On November 27, panic selling occurred in the Russian ruble. The ruble's exchange rate against the US dollar once fell by more than 8.5% to 114.75 rubles per US dollar, a new low in a year. The Russian ruble's exchange rate against the euro has also fallen below 120 rubles per euro, with an intraday drop of more than 9%. Since last Thursday, the ruble has fallen by more than 12% against the US dollar, and by more than 13% against the euro.


According to the Financial Associated Press, many analysts believe that there is no other reason for the ruble's fall except that Russia's military operations in Ukraine triggered a new round of tensions with the West and new financial sanctions.

According to CCTV News, on November 21, local time, the United StatesMinistry of FinanceThe Office of Foreign Assets Control (OFAC) issued a statement announcing the imposition of sanctions on Gazprombank, more than 50 Russian small and medium-sized banks, more than 40 Russian securities institutions and 15 Russian financial officials.

Sanctions on Russia's financial sector exacerbated the ruble's slide. Sanctions disrupt foreign trade payments,Payments for oil and gas, in particular, have led to foreign currency shortages in the Russian market. Currently, many analysts predict that the U.S. dollar-ruble exchange rate may hit a level of 115 to 120 rubles per U.S. dollar before the end of the year.
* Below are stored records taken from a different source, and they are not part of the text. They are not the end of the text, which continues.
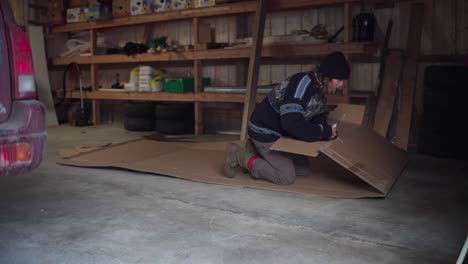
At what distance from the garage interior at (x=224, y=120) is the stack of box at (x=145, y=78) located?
1.0 inches

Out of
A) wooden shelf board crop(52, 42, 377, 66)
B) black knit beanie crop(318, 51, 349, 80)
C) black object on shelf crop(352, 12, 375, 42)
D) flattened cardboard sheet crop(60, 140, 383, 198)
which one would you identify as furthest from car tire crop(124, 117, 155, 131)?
black knit beanie crop(318, 51, 349, 80)

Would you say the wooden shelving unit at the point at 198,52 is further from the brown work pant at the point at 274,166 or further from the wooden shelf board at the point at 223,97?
the brown work pant at the point at 274,166

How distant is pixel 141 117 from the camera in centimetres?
786

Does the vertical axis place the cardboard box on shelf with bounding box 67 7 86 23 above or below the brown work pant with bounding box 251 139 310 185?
above

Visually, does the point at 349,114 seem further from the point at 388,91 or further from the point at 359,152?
the point at 388,91

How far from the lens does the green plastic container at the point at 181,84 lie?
740cm

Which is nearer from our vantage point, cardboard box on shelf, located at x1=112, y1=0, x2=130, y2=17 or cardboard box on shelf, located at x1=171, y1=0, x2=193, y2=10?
cardboard box on shelf, located at x1=171, y1=0, x2=193, y2=10

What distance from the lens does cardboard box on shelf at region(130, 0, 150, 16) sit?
310 inches

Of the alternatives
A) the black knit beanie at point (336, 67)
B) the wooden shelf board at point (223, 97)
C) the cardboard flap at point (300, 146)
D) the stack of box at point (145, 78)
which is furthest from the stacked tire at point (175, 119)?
the black knit beanie at point (336, 67)

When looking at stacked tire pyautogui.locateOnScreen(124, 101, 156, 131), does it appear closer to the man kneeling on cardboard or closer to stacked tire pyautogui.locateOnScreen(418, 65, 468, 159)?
the man kneeling on cardboard

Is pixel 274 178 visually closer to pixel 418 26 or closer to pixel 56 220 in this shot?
pixel 56 220

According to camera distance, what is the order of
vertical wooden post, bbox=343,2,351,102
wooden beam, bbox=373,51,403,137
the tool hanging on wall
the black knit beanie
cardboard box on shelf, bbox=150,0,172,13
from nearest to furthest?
the black knit beanie, wooden beam, bbox=373,51,403,137, vertical wooden post, bbox=343,2,351,102, cardboard box on shelf, bbox=150,0,172,13, the tool hanging on wall

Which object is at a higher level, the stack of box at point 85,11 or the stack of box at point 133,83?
the stack of box at point 85,11

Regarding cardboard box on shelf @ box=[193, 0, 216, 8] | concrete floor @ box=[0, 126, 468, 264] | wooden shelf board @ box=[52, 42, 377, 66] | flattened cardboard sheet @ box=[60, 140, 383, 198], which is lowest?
concrete floor @ box=[0, 126, 468, 264]
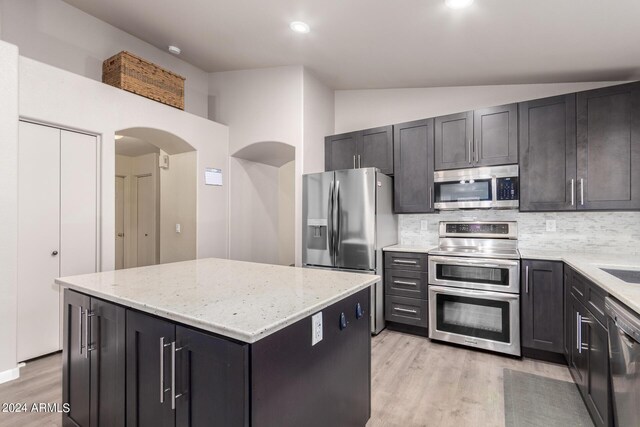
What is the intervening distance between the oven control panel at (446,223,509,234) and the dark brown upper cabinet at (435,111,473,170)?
26.0 inches

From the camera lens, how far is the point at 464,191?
3430 mm

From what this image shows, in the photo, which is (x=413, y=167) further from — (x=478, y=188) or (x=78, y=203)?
(x=78, y=203)

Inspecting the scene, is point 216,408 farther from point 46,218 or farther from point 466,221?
point 466,221

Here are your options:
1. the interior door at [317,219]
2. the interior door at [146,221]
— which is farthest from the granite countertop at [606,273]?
the interior door at [146,221]

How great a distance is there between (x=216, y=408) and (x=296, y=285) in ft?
2.29

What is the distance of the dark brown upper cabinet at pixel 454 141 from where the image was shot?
340cm

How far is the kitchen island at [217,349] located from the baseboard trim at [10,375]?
113 cm

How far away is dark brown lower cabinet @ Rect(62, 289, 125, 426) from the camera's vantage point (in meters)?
1.51

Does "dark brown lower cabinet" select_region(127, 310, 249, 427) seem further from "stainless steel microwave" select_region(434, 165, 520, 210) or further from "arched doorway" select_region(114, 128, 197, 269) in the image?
"stainless steel microwave" select_region(434, 165, 520, 210)

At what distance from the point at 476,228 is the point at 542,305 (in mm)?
997

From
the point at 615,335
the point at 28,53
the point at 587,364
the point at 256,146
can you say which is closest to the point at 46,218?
the point at 28,53

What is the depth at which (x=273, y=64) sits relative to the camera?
3.87m

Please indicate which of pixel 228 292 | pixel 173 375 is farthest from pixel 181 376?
pixel 228 292

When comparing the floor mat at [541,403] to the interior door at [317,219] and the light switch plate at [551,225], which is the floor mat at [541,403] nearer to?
the light switch plate at [551,225]
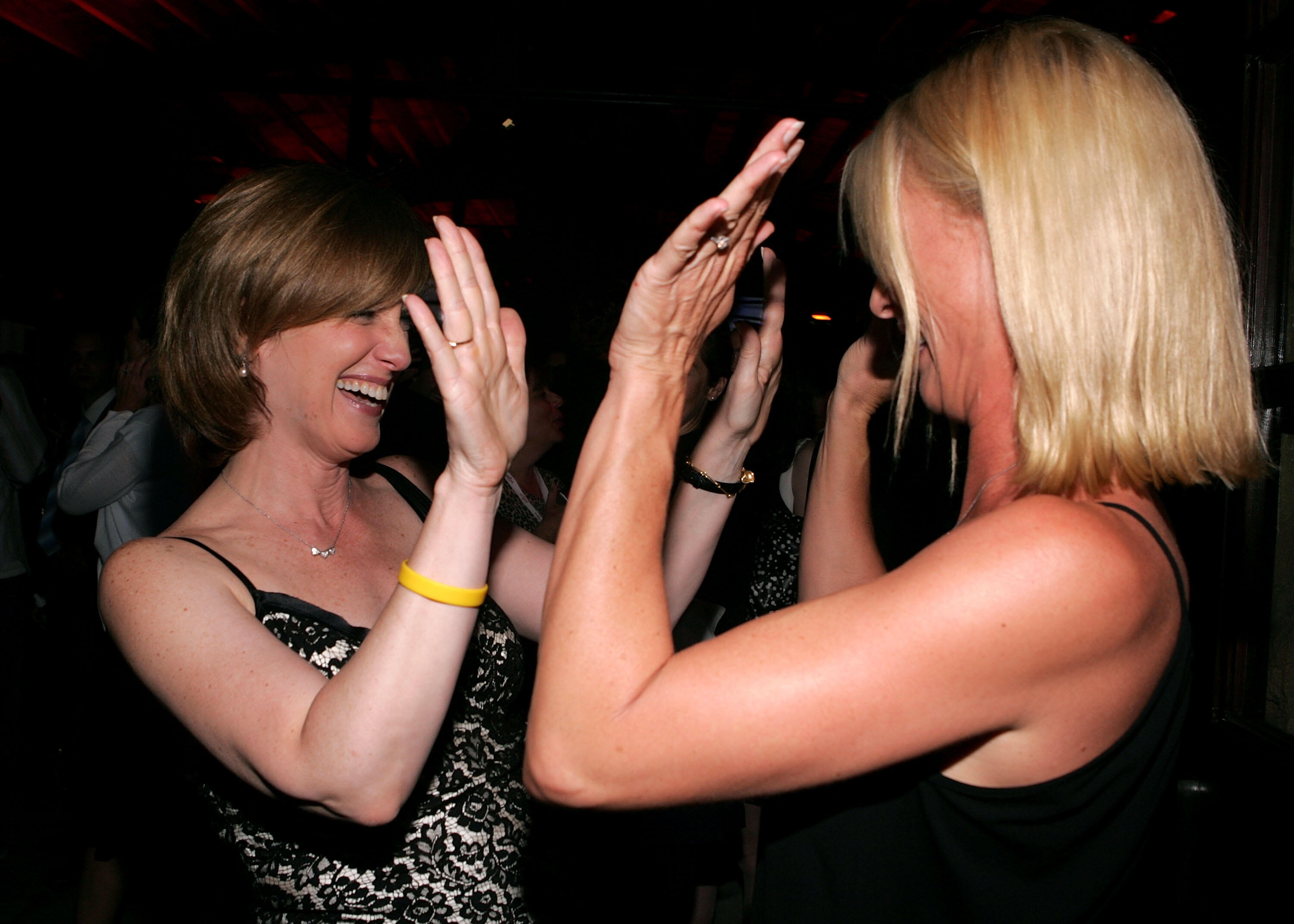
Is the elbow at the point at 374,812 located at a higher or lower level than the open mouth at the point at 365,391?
lower

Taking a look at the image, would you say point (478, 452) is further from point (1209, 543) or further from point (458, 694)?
point (1209, 543)

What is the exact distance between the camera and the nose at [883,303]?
108cm

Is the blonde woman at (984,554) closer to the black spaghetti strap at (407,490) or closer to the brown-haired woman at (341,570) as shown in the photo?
the brown-haired woman at (341,570)

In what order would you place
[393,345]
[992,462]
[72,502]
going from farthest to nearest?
[72,502]
[393,345]
[992,462]

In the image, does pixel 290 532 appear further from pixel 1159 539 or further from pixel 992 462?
pixel 1159 539

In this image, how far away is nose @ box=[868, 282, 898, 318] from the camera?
108 centimetres

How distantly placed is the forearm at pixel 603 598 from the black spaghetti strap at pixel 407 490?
0.86 metres

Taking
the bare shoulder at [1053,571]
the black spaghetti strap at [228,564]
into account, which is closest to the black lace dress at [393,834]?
the black spaghetti strap at [228,564]

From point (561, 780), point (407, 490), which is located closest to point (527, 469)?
point (407, 490)

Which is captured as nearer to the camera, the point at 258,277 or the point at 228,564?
the point at 228,564

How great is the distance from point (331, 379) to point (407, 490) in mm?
334

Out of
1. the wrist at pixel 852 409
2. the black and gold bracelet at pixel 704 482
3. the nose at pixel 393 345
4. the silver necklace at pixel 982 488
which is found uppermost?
the nose at pixel 393 345

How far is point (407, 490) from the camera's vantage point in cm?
174

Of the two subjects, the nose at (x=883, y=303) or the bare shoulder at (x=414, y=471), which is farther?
the bare shoulder at (x=414, y=471)
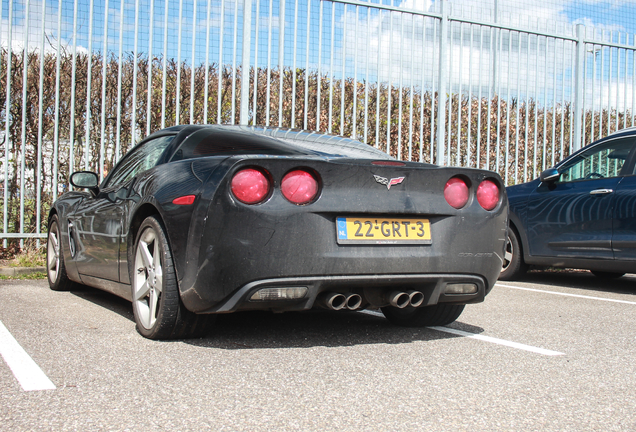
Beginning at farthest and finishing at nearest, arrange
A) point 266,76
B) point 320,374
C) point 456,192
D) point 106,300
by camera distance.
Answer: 1. point 266,76
2. point 106,300
3. point 456,192
4. point 320,374

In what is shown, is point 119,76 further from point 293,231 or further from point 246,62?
point 293,231

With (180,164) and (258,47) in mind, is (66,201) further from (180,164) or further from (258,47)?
(258,47)

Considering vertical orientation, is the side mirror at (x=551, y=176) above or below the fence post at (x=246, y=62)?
below

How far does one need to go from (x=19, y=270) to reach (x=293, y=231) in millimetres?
4777

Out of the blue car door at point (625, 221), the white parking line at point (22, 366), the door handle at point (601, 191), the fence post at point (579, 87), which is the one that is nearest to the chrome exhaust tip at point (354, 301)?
the white parking line at point (22, 366)

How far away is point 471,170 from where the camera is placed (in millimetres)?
3541

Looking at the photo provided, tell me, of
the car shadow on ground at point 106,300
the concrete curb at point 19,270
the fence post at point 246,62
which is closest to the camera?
the car shadow on ground at point 106,300

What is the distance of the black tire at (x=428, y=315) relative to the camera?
399 centimetres

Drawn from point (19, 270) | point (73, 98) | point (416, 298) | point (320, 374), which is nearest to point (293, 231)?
point (320, 374)

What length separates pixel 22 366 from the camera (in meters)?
2.92

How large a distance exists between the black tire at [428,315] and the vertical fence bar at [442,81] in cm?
546

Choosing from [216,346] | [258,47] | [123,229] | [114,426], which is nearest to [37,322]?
[123,229]

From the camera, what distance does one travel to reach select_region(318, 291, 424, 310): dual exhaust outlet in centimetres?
323

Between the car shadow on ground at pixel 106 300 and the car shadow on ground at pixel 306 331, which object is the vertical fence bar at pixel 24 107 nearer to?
the car shadow on ground at pixel 106 300
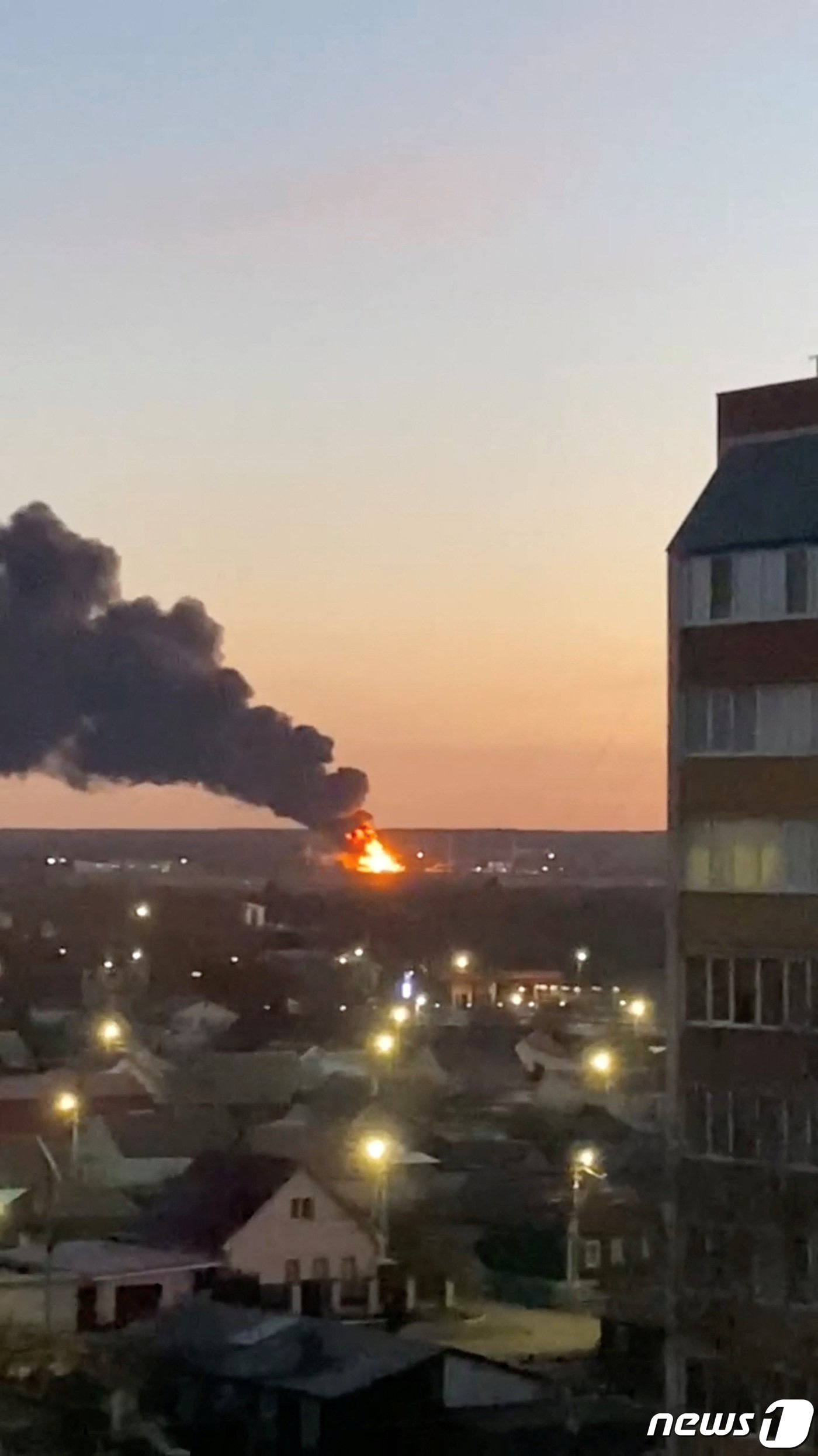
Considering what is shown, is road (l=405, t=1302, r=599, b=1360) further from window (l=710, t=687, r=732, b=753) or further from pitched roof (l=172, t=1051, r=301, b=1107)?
pitched roof (l=172, t=1051, r=301, b=1107)

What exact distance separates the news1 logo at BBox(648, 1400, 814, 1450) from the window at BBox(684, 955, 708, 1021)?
1.16 meters

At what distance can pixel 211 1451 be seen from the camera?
9141mm

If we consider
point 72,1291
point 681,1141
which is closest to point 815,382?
point 681,1141

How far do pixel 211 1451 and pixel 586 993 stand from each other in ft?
80.0

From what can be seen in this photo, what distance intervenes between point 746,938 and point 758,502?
4.49ft

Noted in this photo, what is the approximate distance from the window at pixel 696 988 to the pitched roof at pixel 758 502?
50.4 inches

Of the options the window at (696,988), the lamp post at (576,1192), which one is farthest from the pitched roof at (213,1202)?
the window at (696,988)

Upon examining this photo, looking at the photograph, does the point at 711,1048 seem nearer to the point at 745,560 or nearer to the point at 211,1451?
the point at 745,560

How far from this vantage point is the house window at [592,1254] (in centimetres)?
1327

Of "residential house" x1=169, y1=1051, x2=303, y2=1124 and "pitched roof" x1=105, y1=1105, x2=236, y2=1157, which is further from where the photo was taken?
"residential house" x1=169, y1=1051, x2=303, y2=1124

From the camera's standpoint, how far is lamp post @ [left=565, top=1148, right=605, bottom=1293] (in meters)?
13.5

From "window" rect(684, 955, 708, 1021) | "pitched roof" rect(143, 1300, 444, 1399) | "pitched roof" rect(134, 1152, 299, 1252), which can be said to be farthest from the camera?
"pitched roof" rect(134, 1152, 299, 1252)

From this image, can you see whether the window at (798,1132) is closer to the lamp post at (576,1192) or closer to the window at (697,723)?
the window at (697,723)

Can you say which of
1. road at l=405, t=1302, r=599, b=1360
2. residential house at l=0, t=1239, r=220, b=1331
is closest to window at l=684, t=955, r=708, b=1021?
road at l=405, t=1302, r=599, b=1360
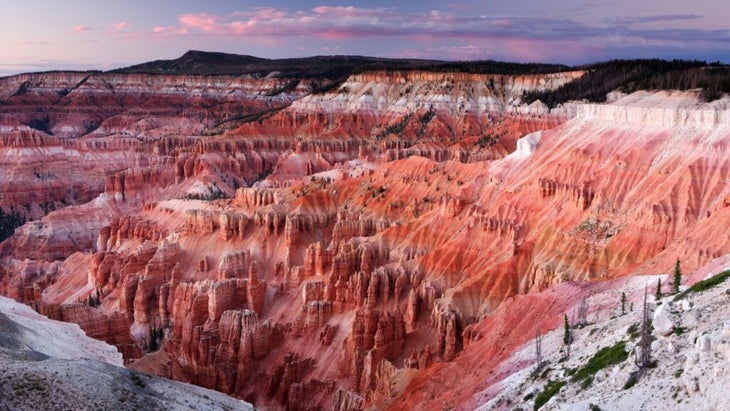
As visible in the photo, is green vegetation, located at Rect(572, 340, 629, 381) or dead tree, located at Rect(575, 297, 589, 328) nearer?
green vegetation, located at Rect(572, 340, 629, 381)

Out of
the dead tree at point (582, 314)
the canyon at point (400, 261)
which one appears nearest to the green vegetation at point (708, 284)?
the dead tree at point (582, 314)

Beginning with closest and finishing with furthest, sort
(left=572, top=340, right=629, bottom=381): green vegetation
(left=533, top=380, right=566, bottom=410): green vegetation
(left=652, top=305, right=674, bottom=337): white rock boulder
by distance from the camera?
(left=652, top=305, right=674, bottom=337): white rock boulder < (left=572, top=340, right=629, bottom=381): green vegetation < (left=533, top=380, right=566, bottom=410): green vegetation

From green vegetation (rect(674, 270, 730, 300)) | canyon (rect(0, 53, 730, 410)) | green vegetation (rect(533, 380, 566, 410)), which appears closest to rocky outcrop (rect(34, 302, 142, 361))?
canyon (rect(0, 53, 730, 410))

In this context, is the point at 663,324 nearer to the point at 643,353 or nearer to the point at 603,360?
the point at 643,353

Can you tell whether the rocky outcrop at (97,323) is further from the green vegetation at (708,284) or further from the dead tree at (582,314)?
the green vegetation at (708,284)

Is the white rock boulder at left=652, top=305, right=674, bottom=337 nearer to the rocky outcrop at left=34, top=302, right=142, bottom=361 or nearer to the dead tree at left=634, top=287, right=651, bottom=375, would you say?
the dead tree at left=634, top=287, right=651, bottom=375

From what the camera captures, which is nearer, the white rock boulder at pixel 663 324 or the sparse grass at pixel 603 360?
the white rock boulder at pixel 663 324
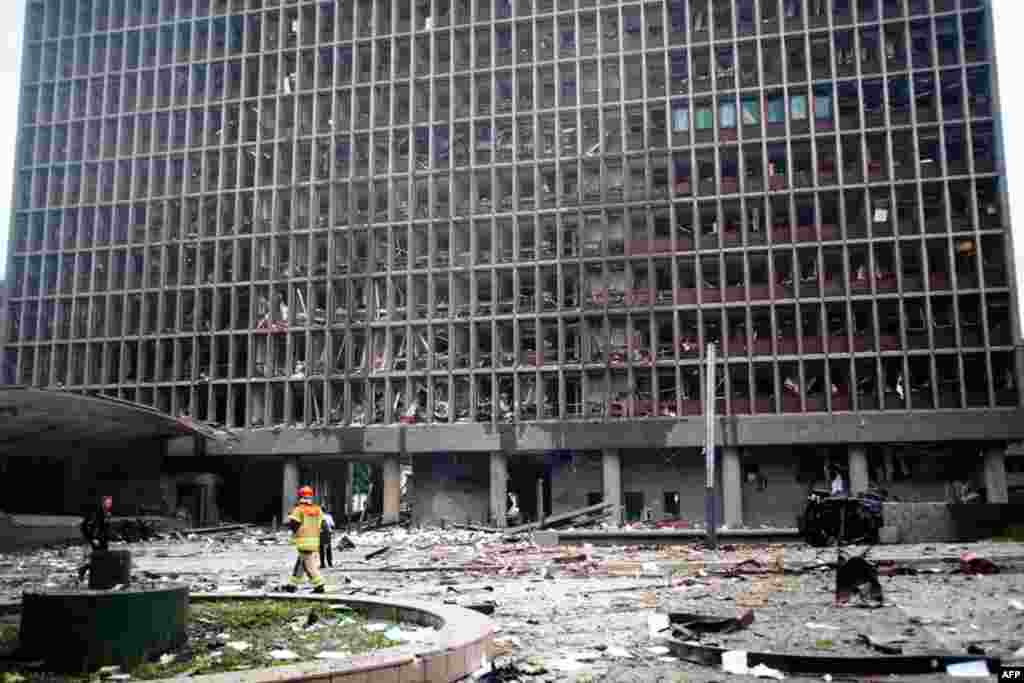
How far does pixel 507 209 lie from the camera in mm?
57250

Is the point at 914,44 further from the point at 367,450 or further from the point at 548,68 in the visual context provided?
the point at 367,450

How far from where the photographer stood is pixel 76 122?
213 feet

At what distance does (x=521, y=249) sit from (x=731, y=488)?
17.7 metres

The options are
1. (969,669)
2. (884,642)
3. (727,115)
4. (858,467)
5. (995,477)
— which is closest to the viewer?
(969,669)

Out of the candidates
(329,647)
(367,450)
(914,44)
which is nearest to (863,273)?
(914,44)

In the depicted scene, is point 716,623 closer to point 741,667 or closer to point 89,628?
point 741,667

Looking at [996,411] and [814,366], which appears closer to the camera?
[996,411]

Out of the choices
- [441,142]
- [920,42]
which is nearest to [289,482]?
[441,142]

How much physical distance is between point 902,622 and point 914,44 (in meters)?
49.2

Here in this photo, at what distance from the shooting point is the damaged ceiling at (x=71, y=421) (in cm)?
3938

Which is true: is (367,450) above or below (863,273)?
below

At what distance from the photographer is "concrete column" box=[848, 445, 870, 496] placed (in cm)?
4869

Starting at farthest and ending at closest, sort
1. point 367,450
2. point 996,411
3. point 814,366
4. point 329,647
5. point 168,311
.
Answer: point 168,311 < point 367,450 < point 814,366 < point 996,411 < point 329,647

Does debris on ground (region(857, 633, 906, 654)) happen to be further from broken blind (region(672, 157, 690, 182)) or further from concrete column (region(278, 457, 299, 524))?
concrete column (region(278, 457, 299, 524))
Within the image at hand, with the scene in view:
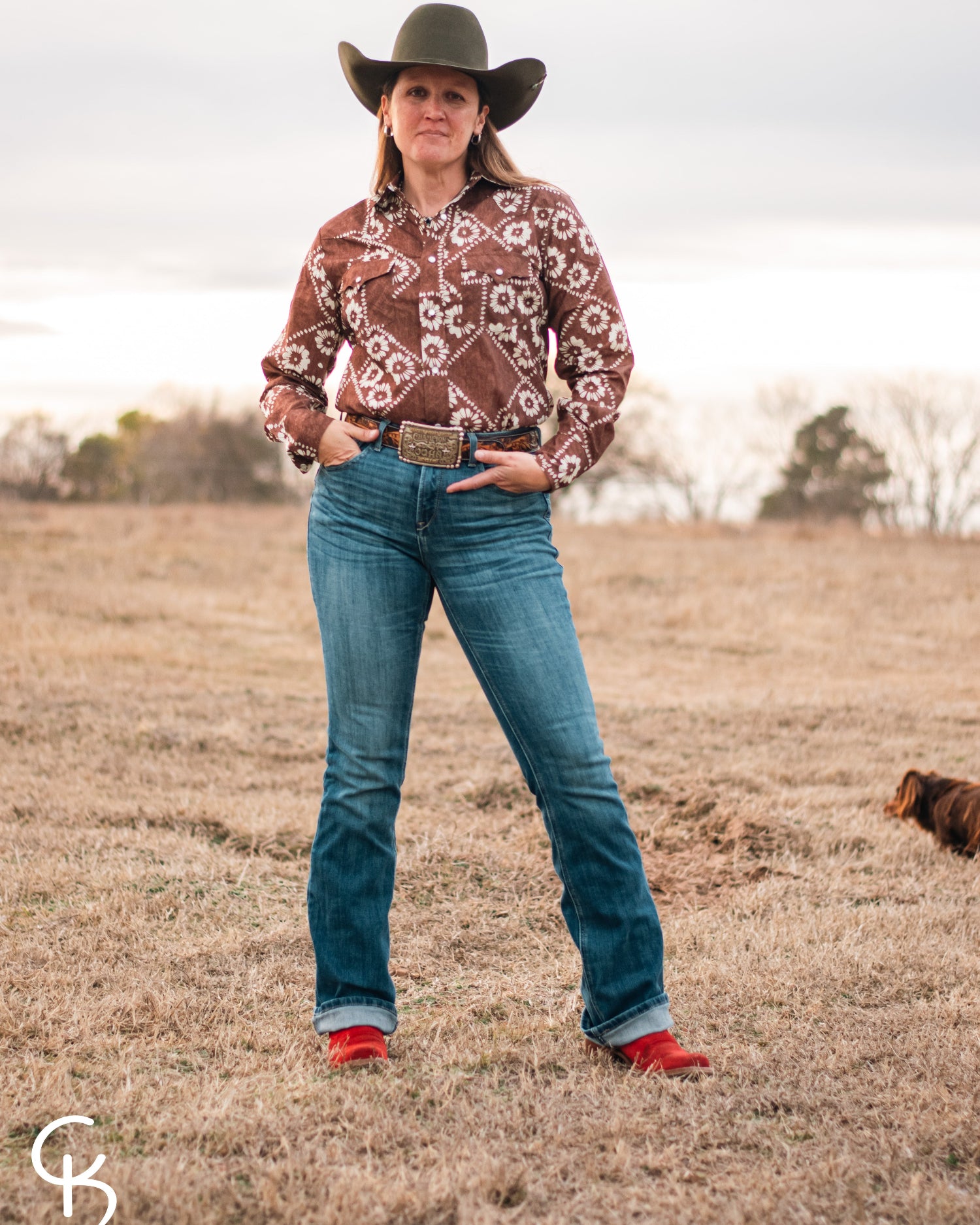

A few days ago, Commerzbank foreign exchange analyst Tatha Ghose said in a report that the ruble has depreciated sharply in the past week as geopolitical conflicts and sanctions have affected Russia's energy and commodity trade, resulting in weak fundamentals. He said this was less evident if one looked only at the dollar against the ruble, as the greenback had risen strongly against emerging market currencies. "But it's clear when looking at the euro-ruble exchange rate, which has also been rising since mid-November."

Russia's economy has been hit by Western sanctions since the conflict between Russia and Ukraine. Russia's energy revenues fell by nearly a quarter last year, partly due to Western trade restrictions, including a $60-a-barrel price cap on Russian oil.

According to CCTV News,On November 27, local time, the Central Bank of Russia issued a statement stating that the Russian Central Bank will suspend the purchase of foreign currencies in the Russian domestic market from November 28, local time, to the end of 2024.

The Central Bank of Russia stated that this decision will help reduce volatility in the financial market, and that the Central Bank of Russia will decide whether to resume foreign currency purchases in early 2025 based on the country's actual economic situation.

The Russian Minister of Economy stated,The current depreciation of the ruble has nothing to do with fundamental factors. According to preliminary data from the Russian State Statistics Service, Russia's agricultural production fell by 3.8% year-on-year from January to October 2024, to 7.76 trillion rubles (approximately US$68.58 billion).


Picture source: Photo by Wang Jiaqi, a reporter from Every Journal

Russian Finance Minister Siluanov pointed out that the weak ruble is beneficial to export companies. However, the depreciation of the ruble will also increase the cost of imported goods and push up Russia's domestic inflation rate.

Starting from the end of 2023, the Russian Central Bank will maintain the key interest rate at 16%. However, against the backdrop of accelerating inflation, the bank raised it to 18% in July this year and to 19% in September.

All experts previously interviewed by RIA Novosti predicted that the key interest rate would rise. They just disagreed on whether it would reach 20% or 21%. Most analysts believe the rate-cutting cycle could begin next summer.According to an Agence France-Presse report on October 25, as inflation soared, the Central Bank of RussiaSignificant increaseinterest rate to 21%, raising the loan cost to more than 20%highest level in years.

After the hike, the country's interest rates exceeded the emergency rates introduced shortly after February 2022 and reached their highest level since 2003.

Russia's central bank directly blamed the inflation on the government's huge spending and said it may raise interest rates again if price increases do not slow down.In its announcement announcing the rate hike, the bank said:“Additional fiscal spending and the associated widening of the federal budget deficit in 2024 will have a pro-inflationary effect."

The conflict between Russia and Ukraine has led to a significant increase in Russian government spending, labor shortages in all areas of the economy, and soaring inflation. This yearIn September, Russian prices rose by 8.6%, more than twice the official inflation target (4.0%).